_Work instructions:_
a. In the news excerpt, what label did Twitter attach to Trump's tweet about a rigged election?
b. Reproduce the news excerpt word for word, starting at "The president's discussions" and ending at "imposing martial law.".

_Given text:_
<<<<
The president's discussions with Powell and the others were quickly leaked to The New York Times and other media outlets, underscoring their reports that Trump's own White House advisors are worried about the tenor of those talks.

The Times reported Saturday that Trump at the meeting had asked about Flynn's suggestion of imposing martial law.

Trump in a tweet Monday called that report "Fake News."

One of the Trump campaign's other lawyers, Jenna Ellis, early Tuesday tweeted, "To everyone balking at not using the Insurrection Act (which does not apply in this context), consider that President Trump himself tweeted that it's fake news he is even considering it."

"He is also a constitutionalist. We do not undermine the rule of law," Ellis wrote in her tweet, which referred to the suggestions by some of Trump's supporters that martial law be invoked by the president.

But Ellis' tweet, and similar ones by her around the same time, were met by criticism by Trump backers who called for more extreme measures to undo Biden's win beyond lawsuits and having state legislatures effectively hand the election to Trump, which they have refused to do.

"That's our problem. While we are worrying about following the 'rules', Dems are breaking all of them, making up new ones, and getting away with all of it!," one person wrote in reply to Ellis.

Trump has echoed that frustration, lashing out at Senate Majority Leader Mitch McConnell after the Kentucky Republican acknowledged Biden had defeated Trump. McConnell also tried to dissuade other lawmakers from embarking on a almost-certainly doomed effort to have Congress nullify the election.

Trump's personal assistant on Monday night emailed Republicans in Congress a slide that credited McConnell's own election victory to a Trump tweet and robocall recording by the president.

"Sadly, Mitch forgot. He was the first one off the ship!" the slide said.

All the while, the president has kept up a steady pace of Twitter posts that underscore his refusal to accept that Biden has won and his baseless claim that he lost the election as a result of widespread voting fraud.

"THE DEMOCRATS DUMPED HUNDREDS OF THOUSANDS OF BALLOTS IN THE SWING STATES LATE IN THE EVENING," Trump tweeted Tuesday.

"IT WAS A RIGGED ELECTION!!!"

Twitter promptly labeled Trump's tweet with the message: "This claim about election fraud is disputed." The social media site has repeatedly slapped that label on Trump's tweets in recent weeks.

Trump's ranting on Twitter about the election — and lack of messages about the spiraling coronavirus death toll — has led a number of observers to compare the president to King Lear, the Shakespeare character who madly rages over his perceived betrayal.
>>>>
(Saved entries)
<<<<
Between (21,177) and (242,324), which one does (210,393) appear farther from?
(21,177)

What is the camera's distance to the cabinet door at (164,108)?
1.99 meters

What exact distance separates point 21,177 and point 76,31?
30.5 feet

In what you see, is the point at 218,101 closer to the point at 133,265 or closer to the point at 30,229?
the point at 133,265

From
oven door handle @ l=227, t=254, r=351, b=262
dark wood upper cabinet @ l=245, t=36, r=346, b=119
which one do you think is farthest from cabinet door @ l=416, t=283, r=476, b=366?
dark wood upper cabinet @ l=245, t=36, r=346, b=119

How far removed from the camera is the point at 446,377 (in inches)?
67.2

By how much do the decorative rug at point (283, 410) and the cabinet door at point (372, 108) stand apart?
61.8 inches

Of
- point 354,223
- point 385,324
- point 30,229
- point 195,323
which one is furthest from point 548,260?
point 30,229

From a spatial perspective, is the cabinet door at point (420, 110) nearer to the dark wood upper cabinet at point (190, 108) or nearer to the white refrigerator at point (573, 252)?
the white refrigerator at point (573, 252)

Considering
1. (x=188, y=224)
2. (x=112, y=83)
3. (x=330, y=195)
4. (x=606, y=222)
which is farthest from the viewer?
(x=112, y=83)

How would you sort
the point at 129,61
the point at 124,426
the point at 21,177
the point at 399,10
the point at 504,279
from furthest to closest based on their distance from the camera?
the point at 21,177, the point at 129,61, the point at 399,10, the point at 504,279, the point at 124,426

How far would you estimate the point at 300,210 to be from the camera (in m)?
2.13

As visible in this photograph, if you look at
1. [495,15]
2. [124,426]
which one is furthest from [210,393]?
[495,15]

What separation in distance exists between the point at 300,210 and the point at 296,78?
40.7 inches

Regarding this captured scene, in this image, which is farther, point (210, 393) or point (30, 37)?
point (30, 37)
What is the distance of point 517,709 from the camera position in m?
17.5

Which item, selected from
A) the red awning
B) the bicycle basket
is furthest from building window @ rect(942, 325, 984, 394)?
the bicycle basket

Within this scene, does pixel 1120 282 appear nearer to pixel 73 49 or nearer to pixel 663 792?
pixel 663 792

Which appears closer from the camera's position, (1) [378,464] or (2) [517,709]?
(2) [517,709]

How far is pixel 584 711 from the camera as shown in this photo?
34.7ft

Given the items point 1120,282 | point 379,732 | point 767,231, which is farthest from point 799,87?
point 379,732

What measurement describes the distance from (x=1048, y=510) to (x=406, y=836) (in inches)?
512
>>>>
<<<<
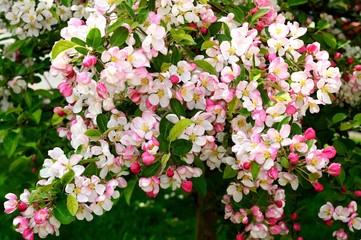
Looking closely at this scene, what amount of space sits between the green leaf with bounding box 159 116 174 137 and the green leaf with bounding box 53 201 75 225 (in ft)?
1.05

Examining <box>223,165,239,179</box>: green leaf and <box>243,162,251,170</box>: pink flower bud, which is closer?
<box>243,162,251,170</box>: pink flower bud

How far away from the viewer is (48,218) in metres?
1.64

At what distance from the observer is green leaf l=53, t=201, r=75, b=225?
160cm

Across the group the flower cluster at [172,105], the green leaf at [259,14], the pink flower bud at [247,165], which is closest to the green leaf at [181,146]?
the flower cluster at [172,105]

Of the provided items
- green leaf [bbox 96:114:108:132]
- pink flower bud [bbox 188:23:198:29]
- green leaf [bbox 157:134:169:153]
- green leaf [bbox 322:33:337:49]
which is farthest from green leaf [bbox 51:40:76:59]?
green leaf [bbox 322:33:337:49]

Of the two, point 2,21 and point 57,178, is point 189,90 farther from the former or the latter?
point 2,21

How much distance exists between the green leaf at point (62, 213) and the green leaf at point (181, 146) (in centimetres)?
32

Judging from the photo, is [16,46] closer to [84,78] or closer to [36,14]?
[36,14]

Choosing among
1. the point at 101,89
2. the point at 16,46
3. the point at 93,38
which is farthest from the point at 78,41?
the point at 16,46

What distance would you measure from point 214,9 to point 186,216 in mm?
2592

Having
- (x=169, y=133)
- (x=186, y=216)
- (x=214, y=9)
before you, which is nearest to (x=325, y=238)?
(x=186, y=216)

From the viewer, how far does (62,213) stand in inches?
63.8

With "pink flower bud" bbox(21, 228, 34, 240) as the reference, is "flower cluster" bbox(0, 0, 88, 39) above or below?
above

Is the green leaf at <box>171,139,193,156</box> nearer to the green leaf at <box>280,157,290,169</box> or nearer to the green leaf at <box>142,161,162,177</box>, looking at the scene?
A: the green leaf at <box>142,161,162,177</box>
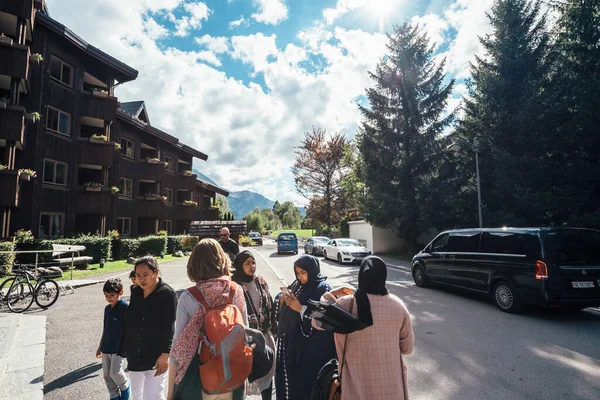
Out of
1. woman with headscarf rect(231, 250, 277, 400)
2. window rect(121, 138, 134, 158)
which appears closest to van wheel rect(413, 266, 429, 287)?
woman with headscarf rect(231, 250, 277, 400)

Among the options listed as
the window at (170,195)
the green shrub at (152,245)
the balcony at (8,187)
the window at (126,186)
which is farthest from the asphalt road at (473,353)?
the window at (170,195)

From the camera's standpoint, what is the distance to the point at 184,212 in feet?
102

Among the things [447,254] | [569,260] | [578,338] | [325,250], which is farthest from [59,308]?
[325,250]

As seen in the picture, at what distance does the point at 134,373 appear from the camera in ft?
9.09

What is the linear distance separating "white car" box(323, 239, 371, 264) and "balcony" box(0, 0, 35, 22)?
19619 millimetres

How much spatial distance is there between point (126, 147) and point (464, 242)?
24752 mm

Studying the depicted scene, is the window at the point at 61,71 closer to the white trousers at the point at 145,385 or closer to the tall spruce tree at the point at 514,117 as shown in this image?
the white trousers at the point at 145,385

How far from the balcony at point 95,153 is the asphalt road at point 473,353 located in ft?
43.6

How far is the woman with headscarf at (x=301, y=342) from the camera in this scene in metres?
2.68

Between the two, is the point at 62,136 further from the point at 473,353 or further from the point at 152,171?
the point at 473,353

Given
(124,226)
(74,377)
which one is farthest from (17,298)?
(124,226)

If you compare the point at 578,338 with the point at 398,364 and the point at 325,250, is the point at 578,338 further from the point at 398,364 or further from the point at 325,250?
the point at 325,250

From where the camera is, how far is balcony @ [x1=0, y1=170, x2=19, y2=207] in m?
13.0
>>>>
_Task results:_
a. "This claim about election fraud is disputed."

b.
The president's discussions with Powell and the others were quickly leaked to The New York Times and other media outlets, underscoring their reports that Trump's own White House advisors are worried about the tenor of those talks.

The Times reported Saturday that Trump at the meeting had asked about Flynn's suggestion of imposing martial law.